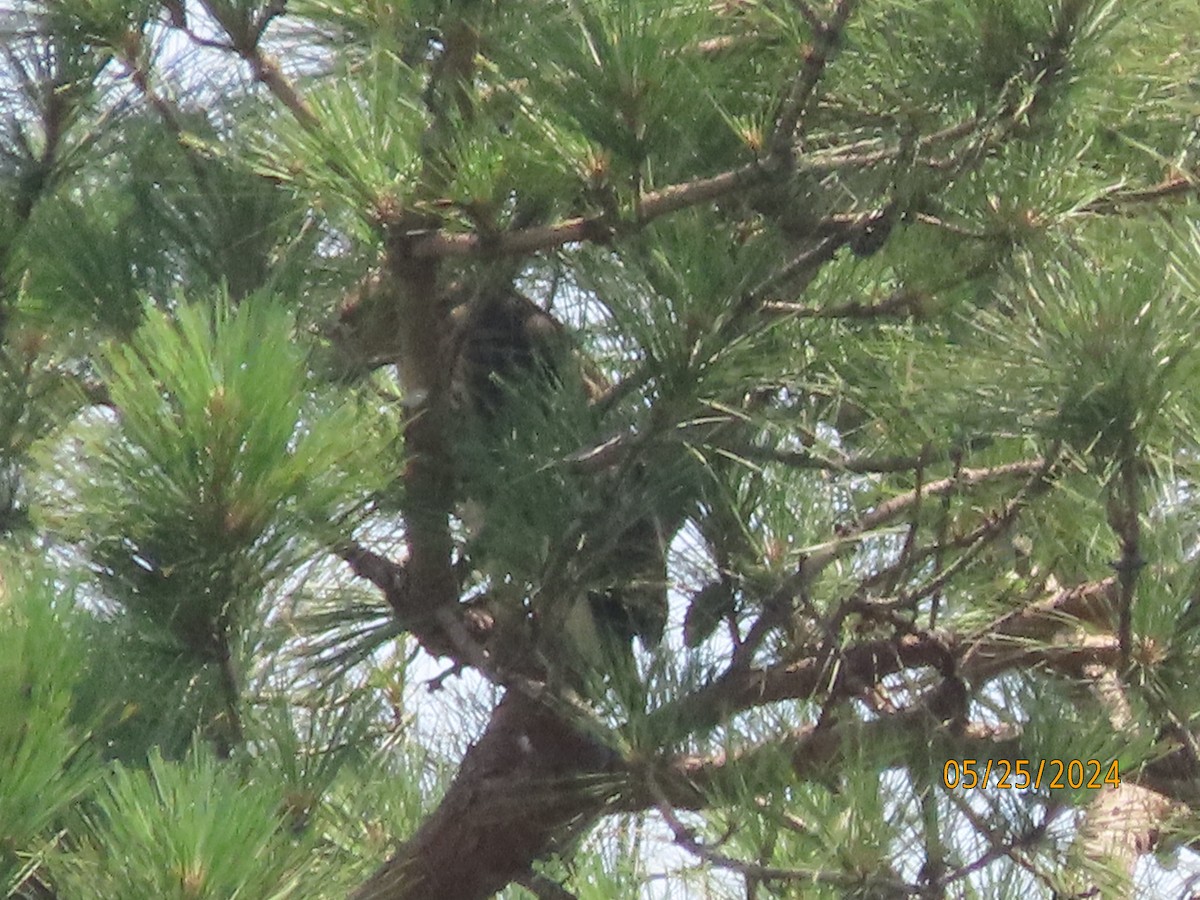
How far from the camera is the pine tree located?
657mm

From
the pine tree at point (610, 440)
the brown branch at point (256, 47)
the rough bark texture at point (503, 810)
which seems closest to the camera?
the pine tree at point (610, 440)

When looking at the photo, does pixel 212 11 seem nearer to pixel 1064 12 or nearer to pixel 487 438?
pixel 487 438

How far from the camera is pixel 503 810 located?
0.94 m

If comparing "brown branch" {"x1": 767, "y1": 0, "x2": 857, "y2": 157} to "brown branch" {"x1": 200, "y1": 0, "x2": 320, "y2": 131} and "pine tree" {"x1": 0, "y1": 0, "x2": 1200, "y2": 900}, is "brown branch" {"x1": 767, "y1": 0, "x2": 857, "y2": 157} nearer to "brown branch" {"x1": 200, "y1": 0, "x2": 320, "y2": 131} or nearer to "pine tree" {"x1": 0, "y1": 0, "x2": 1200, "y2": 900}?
"pine tree" {"x1": 0, "y1": 0, "x2": 1200, "y2": 900}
────────
▸ EXERCISE REQUIREMENTS
Copy all of the entries above word for word, but leave out the pictures.

▸ FULL SOLUTION
How far from the camera is the pine tree located?
657mm

From
the pine tree at point (610, 440)
the brown branch at point (256, 47)
the rough bark texture at point (503, 810)
which seems closest to the camera?
the pine tree at point (610, 440)

When looking at the photo, does pixel 212 11 seem nearer to pixel 1064 12 or nearer to pixel 487 438?
pixel 487 438

How far from the camera is pixel 503 810 located?
0.94 m

If comparing "brown branch" {"x1": 767, "y1": 0, "x2": 857, "y2": 157} to "brown branch" {"x1": 200, "y1": 0, "x2": 320, "y2": 131} and "pine tree" {"x1": 0, "y1": 0, "x2": 1200, "y2": 900}, is "brown branch" {"x1": 767, "y1": 0, "x2": 857, "y2": 157} nearer to "brown branch" {"x1": 200, "y1": 0, "x2": 320, "y2": 131} or nearer to "pine tree" {"x1": 0, "y1": 0, "x2": 1200, "y2": 900}?
"pine tree" {"x1": 0, "y1": 0, "x2": 1200, "y2": 900}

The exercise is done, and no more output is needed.